This notebook serves as supporting material for the chapter Beyond Classical Search. The notebooks illustrate the use of the code repository and demonstrate how the code can be extended to solve various search-related problems. Classical Search (Chapter 3) addresses a single category of problems: observable, deterministic, known environments where the solution is a sequence of actions. Here, we look at what happens when these assumptions are relaxed. The discussion begins with the local search on state space. Then we'll examine what happens if we relax the assumptions of determinism and observability. At last, we'll study online search, in which the agent is faced with a state space that is initially unknown and must be explored.
In [60]:
%classpath add jar ../out/artifacts/aima_core_jar/aima-core.jar
These algorithms are suitable for problems in which all that matters is the solution state, not the path cost to reach it. For example, in the 8-queens problem, what matters is the final configuration of queens, not the order in which they were added. Therefore, Local search algorithms operate using a single current node (rather than multiple paths) and generally move only to the neighbors of that node i.e. the paths followed by the search are not retained. In addition to finding goals, local search algorithms are useful for solving pure optimization problems, in which the aim is to find the best state according to an objective function.

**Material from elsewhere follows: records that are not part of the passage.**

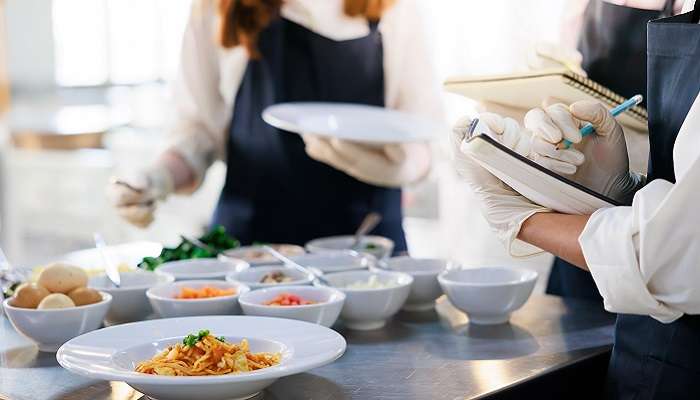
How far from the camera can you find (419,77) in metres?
2.54

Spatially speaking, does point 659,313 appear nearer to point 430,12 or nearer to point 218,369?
point 218,369

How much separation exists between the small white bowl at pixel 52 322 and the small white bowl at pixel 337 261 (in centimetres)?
50

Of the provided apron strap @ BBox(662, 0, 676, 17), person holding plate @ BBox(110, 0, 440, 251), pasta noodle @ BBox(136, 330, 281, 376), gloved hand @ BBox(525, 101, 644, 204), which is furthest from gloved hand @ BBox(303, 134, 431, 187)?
pasta noodle @ BBox(136, 330, 281, 376)

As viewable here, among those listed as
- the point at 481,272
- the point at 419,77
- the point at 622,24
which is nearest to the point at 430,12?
the point at 419,77

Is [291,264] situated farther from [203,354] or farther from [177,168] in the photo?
[177,168]

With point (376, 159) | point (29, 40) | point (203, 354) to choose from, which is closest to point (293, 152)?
point (376, 159)

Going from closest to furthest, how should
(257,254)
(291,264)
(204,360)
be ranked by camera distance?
(204,360) < (291,264) < (257,254)

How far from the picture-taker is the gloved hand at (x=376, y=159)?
2273 mm

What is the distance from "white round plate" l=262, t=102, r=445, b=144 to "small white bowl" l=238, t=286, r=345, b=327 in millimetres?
593

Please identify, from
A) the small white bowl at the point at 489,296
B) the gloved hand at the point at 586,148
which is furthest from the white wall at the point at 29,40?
the gloved hand at the point at 586,148

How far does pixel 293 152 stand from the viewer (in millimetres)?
2541

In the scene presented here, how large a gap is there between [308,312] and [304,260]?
16.5 inches

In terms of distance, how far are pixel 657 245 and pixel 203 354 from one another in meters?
0.59

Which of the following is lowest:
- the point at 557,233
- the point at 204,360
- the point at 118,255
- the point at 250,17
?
the point at 118,255
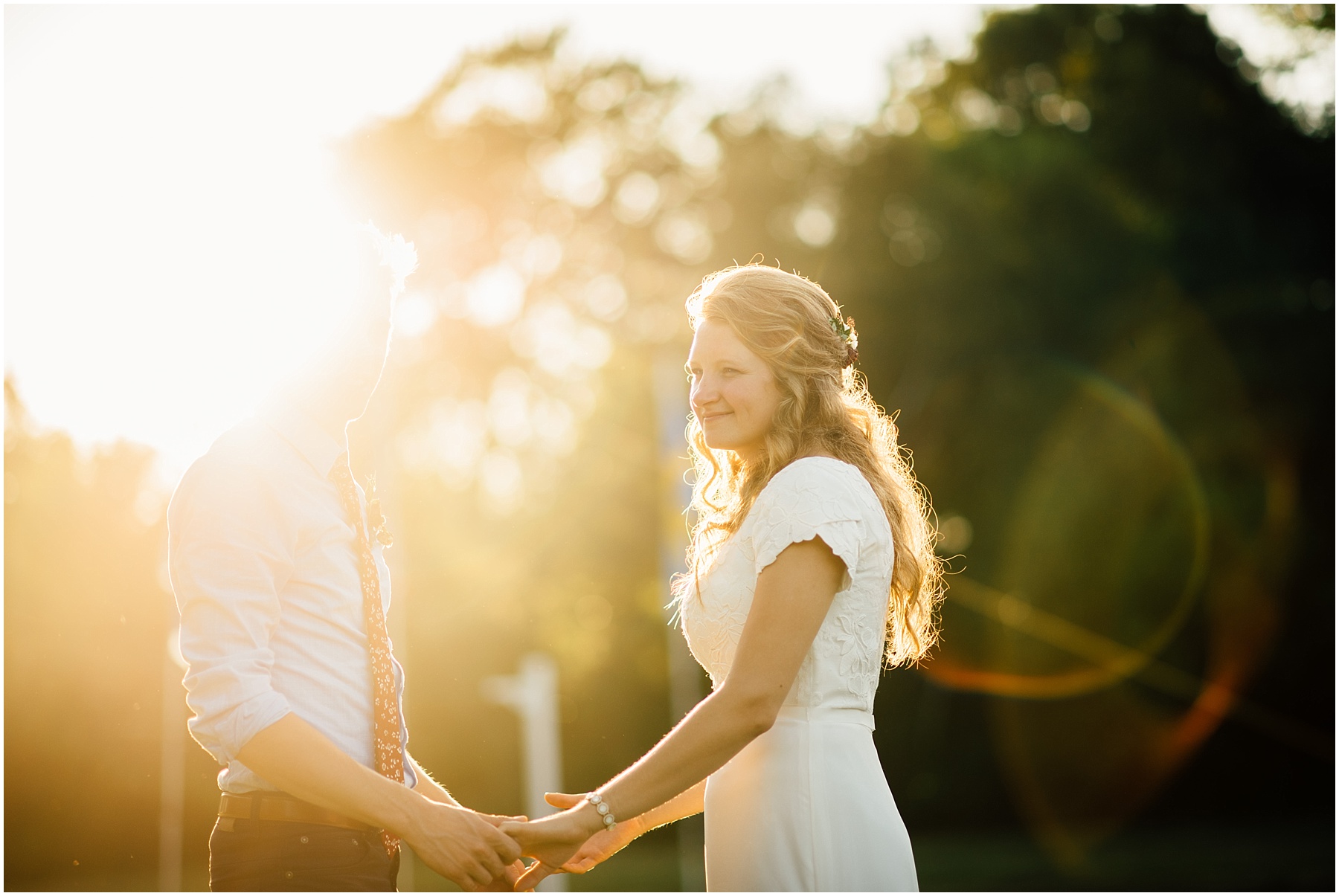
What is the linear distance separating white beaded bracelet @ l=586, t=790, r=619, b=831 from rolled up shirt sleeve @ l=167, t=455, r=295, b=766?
71 centimetres

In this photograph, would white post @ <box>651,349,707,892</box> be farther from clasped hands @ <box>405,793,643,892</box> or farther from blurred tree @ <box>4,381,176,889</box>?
clasped hands @ <box>405,793,643,892</box>

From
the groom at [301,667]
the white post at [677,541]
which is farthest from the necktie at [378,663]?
the white post at [677,541]

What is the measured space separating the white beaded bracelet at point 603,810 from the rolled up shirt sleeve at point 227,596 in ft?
2.33

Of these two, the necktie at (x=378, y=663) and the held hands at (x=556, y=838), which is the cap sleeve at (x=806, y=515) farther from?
the necktie at (x=378, y=663)

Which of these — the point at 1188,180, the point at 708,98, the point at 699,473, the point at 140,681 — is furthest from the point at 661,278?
the point at 699,473

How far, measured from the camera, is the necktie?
280 centimetres

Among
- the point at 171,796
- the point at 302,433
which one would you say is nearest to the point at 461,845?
the point at 302,433

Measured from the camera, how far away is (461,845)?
279cm

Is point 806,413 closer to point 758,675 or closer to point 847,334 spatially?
point 847,334

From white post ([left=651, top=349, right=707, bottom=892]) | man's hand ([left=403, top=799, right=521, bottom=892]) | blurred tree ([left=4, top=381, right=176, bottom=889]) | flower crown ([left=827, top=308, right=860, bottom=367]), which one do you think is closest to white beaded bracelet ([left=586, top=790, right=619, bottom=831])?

To understand local search, we consider the state-space landscape. A landscape has both location (defined by the state) and elevation (defined by the value of heuristic cost function or objective function). If elevation corresponds to cost, the aim is to find the global minimum; if elevation corresponds to an objective function, the aim is to find the global maximum.

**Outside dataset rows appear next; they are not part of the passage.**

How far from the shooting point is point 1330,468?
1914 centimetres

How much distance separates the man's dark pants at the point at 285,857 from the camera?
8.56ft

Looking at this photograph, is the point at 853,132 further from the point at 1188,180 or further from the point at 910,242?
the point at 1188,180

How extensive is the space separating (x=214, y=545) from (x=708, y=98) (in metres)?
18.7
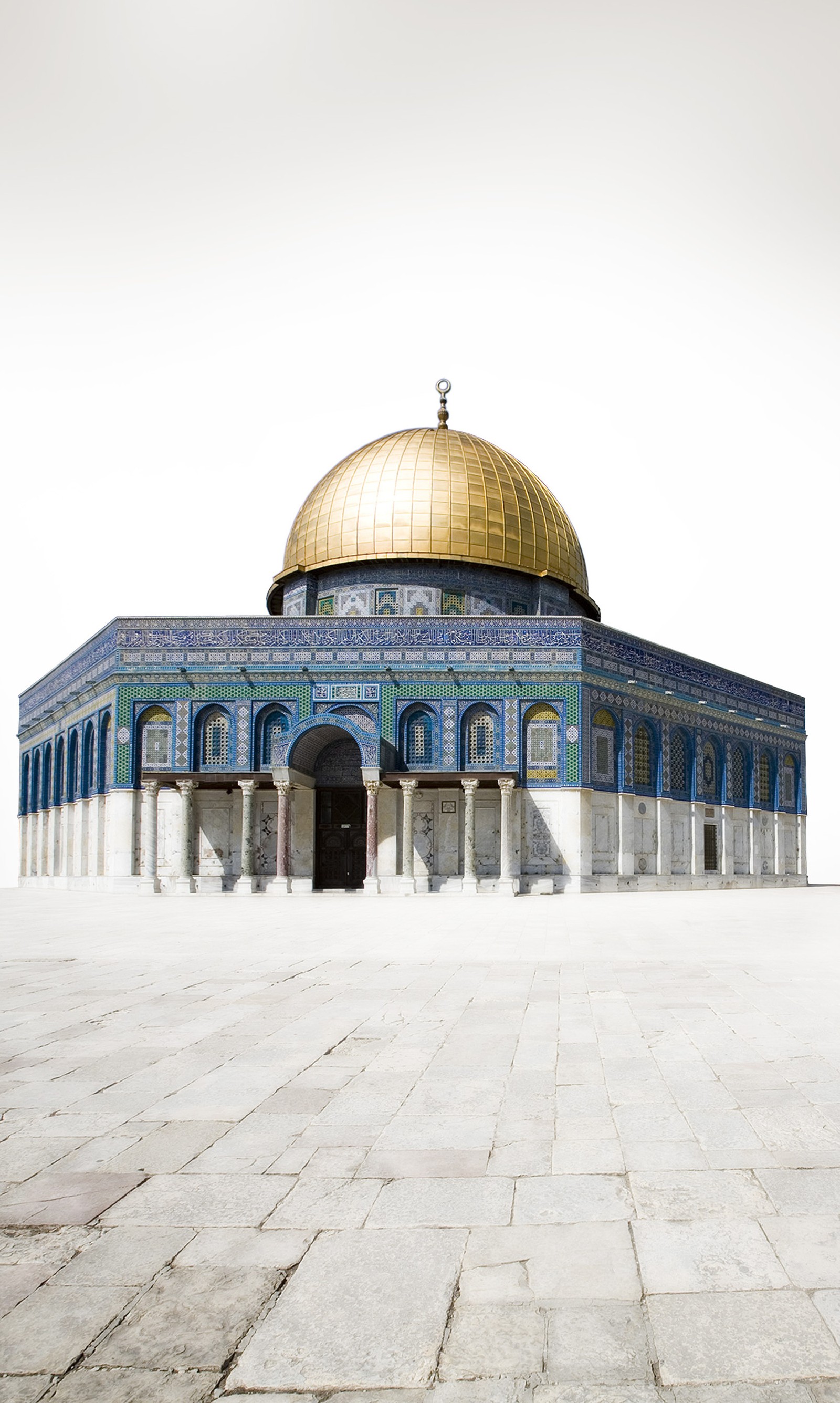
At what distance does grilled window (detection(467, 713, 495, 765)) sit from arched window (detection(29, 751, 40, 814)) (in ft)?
60.0

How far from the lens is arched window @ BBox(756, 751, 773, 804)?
37531 millimetres

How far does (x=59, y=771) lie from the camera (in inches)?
1444

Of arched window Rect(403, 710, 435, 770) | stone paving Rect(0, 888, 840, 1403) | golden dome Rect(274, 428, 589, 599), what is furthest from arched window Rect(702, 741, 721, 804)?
stone paving Rect(0, 888, 840, 1403)

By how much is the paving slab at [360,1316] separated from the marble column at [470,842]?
2393cm

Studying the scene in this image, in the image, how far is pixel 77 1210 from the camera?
3557mm

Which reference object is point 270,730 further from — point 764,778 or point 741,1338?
point 741,1338

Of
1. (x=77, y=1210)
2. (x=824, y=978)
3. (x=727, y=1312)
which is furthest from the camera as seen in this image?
(x=824, y=978)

It is simply a loop that continually moves in the direction of increasing value. It terminates when it reaches a "peak" where no neighbor has a higher value. It does not maintain a search tree, so the data structure for the current node need only record the state and value of objective function. Therefore, this algorithm does not look ahead beyond the immediate neighbors of the current state.

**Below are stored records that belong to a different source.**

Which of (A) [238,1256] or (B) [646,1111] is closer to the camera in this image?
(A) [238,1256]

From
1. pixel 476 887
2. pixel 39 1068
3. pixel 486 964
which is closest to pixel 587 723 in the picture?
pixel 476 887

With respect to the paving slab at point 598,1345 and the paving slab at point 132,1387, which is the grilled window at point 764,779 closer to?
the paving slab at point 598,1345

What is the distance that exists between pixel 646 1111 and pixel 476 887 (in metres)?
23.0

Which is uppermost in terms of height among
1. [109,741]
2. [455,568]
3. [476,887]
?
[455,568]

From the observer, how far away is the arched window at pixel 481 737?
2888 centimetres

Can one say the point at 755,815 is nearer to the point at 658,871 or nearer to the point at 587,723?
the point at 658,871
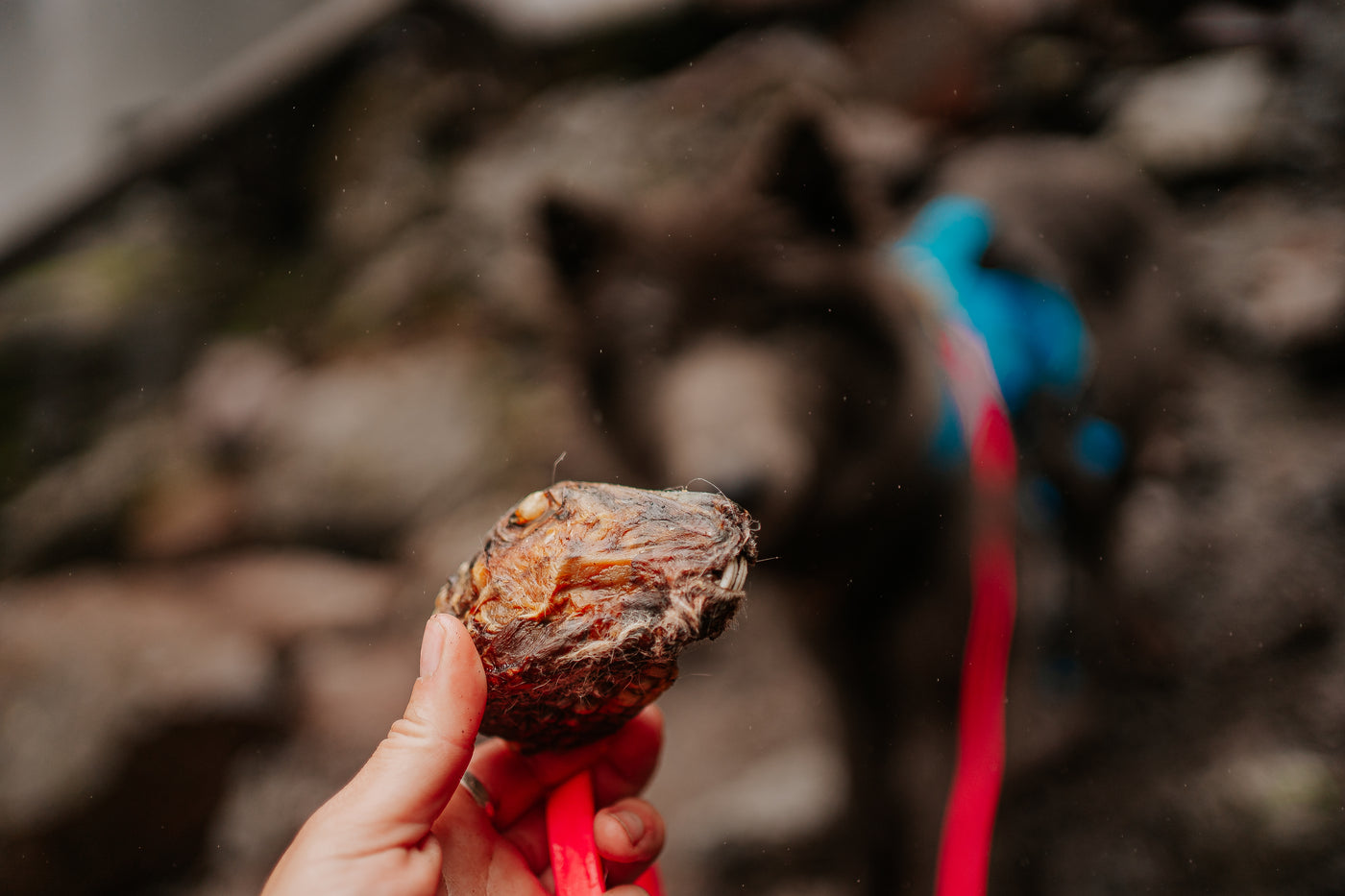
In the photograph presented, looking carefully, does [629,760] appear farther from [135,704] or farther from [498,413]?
[498,413]

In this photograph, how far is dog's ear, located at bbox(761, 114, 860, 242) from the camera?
1432 millimetres

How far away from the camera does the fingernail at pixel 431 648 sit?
21.0 inches

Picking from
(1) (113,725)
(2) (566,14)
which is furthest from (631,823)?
(2) (566,14)

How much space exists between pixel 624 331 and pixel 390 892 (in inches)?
52.7

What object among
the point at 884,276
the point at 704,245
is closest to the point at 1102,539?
the point at 884,276

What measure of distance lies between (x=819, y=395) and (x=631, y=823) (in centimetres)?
103

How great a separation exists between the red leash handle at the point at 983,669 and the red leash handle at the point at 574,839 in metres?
0.86

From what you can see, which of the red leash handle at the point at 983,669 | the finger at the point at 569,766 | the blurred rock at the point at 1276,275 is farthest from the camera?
the blurred rock at the point at 1276,275

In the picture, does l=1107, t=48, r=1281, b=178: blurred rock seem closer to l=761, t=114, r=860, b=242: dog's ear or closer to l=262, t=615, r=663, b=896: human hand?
l=761, t=114, r=860, b=242: dog's ear

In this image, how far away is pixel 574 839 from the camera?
0.61m

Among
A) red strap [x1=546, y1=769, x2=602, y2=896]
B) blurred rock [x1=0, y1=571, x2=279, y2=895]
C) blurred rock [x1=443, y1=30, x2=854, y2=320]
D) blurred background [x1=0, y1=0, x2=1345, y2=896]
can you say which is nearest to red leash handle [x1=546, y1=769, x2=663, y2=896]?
red strap [x1=546, y1=769, x2=602, y2=896]

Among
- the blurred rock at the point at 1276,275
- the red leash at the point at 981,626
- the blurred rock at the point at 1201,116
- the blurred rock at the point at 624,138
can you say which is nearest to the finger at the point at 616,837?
the red leash at the point at 981,626

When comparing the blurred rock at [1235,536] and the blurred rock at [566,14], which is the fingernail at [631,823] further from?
the blurred rock at [566,14]

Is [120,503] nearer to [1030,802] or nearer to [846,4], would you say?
[1030,802]
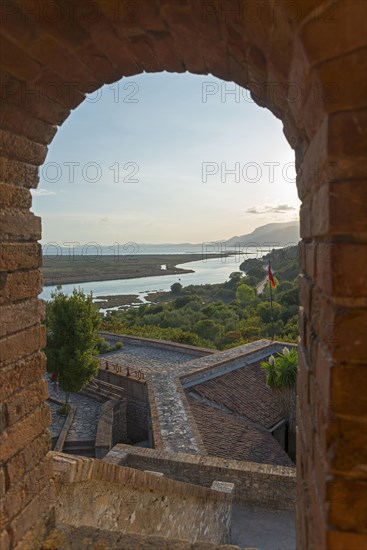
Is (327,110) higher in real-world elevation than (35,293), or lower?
higher

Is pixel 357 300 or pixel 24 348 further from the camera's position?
pixel 24 348

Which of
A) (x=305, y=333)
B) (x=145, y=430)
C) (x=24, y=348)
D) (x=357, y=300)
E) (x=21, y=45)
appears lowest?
(x=145, y=430)

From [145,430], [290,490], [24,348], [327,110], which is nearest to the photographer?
[327,110]

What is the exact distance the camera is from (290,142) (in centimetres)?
186

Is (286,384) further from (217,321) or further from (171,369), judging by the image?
(217,321)

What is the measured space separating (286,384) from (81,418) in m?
6.97

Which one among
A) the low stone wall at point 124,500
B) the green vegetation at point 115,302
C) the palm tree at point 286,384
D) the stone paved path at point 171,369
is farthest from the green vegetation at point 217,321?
the green vegetation at point 115,302

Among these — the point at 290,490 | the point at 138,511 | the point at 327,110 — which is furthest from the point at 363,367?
the point at 290,490

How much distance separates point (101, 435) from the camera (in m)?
11.9

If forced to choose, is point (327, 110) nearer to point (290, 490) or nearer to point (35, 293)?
point (35, 293)

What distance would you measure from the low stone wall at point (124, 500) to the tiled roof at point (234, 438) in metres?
5.37

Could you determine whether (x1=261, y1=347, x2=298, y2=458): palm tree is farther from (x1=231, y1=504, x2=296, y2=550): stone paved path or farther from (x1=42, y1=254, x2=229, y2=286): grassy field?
(x1=42, y1=254, x2=229, y2=286): grassy field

Hill climbing is sometimes called greedy local search because it grabs a good neighbor state without thinking ahead where to go next. It chooses randomly among the set of best successors if there are more than one. Unfortunately, hill climbing often gets stuck for the following reasons:-
Let's have a look at the pseudo code of hill-climbing search.
In [61]:
%%python
from notebookUtils import *
pseudocode('Hill Climbing')
Out[61]:
The implementation of the above pseudo code can be viewed here.
This algorithm halts if it reaches a plateau where the best successor has the same value as the current state. It might be a good idea to allow sideways move in the hope that plateau is really a shoulder, but we must take care. An infinite loop can occur whenever the algorithm reaches a flat local maximum that is not a shoulder. One common solution is to put a limit on the number of consecutive sideways moves allowed.
Let's try to solve 8-Queens problem using Hill-climbing search.
In [62]:
import aima.core.agent.Action;
import aima.core.environment.nqueens.NQueensBoard;
import aima.core.environment.nqueens.NQueensFunctions;
import aima.core.environment.nqueens.QueenAction;
import aima.core.search.agent.SearchAgent;
import aima.core.search.framework.problem.Problem;
import aima.core.search.local.HillClimbingSearch;
int boardSize = 8;
Problem<NQueensBoard, QueenAction> problem =
NQueensFunctions.createCompleteStateFormulationProblem(boardSize, NQueensBoard.Config.QUEEN_IN_EVERY_COL);
HillClimbingSearch<NQueensBoard, QueenAction> search = new HillClimbingSearch<>
(NQueensFunctions.createAttackingPairsHeuristicFunction());
SearchAgent<NQueensBoard, QueenAction> agent = new SearchAgent<>(problem, search);
for (Action action : agent.getActions()) {
System.out.println(action.toString());
}
System.out.println("Search Outcome=" + search.getOutcome());
System.out.println("Final State=\n" + search.getLastSearchState());
Out[62]:
Notice that the above search can either attain the goal state configuration or can get stuck at a local minimum of the queen-pair attacking heuristic function.
The hill climbing algorithms described so far are incomplete as they often get stuck on local maxima. Therefore, Random-restart hill climbing conducts a series of hill climbing searches from randomly generated initial states, until a goal is found. If each hill climbing has a probability $p$ of success, then the expected number of restarts required is $1/p$. The success of hill climbing depends very much on the shape of the state space landscape: if there are few local maxima and plateaux, random restart hill climbing will find a good solution very quickly.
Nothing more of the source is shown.